Here we explore doing validation on fields using the Visual FA lexing engine.
Introduction
While lexers are typically used to break apart text into tokens they can also be used for validation, which is particularly useful when a field can have multiple valid formats, and you need to know which format was used.
Background
You'll probably want to read up on Visual FA here.

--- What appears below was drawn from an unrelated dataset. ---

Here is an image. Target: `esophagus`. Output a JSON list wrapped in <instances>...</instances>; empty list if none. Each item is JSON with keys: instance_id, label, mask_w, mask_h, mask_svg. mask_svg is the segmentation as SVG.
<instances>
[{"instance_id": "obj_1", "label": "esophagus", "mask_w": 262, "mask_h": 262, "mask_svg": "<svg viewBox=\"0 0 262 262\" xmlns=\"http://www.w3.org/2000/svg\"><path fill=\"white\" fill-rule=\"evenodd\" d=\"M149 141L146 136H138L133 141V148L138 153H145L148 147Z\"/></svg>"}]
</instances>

Here we will be using the runtime engine to lex code, although you can easily generate the runners instead of referencing the runtime library.
What we're going to do is explore field validation. We'll be validating a field that can be either an email address or a phone number. We'll be using two regular expressions to do this, and building a lexer from that. We will then use runners with the lexer to validate text.
Using the code
First let's take a look at our field validation routine:
static int _Match(FARunner runner)
{
var match = runner.NextMatch();
if (match.IsSuccess &&
runner.NextMatch().SymbolId ==
FAMatch.EndOfInput)
{
return match.SymbolId;
}
return -1;
}
This routine takes any kind of runner and validates a field with it. It checks the first token for a valid input, and then the next token must be the end of input symbol to be valid. Finally, it returns the symbol id that was matched so we can use it to discern which type of data is in the field.
Next is our test routine where we run all the passed in strings:
static void _RunStrings(FAStringRunner runner, string[] strings)
{
for (int i = 0; i < strings.Length; i++)
{
runner.Set(strings[i]);
Console.Write("\"");
Console.Write(strings[i]);
Console.Write("\" is ");
switch(_Match(runner))
{
case 0: Console.WriteLine("an email address"); break;
case 1: Console.WriteLine("a phone number"); break;
default:
Console.WriteLine("not a valid input");
break;
}
}
}
Here we take an FAStringRunner
and some strings. We can't take a plain old FARunner
because we need to be able to Set()
the input and that function isn't available on the base class.
For each string we Set()
the runner input, write out the string in quotes, and then the type of input it was. Note that we're calling _Match()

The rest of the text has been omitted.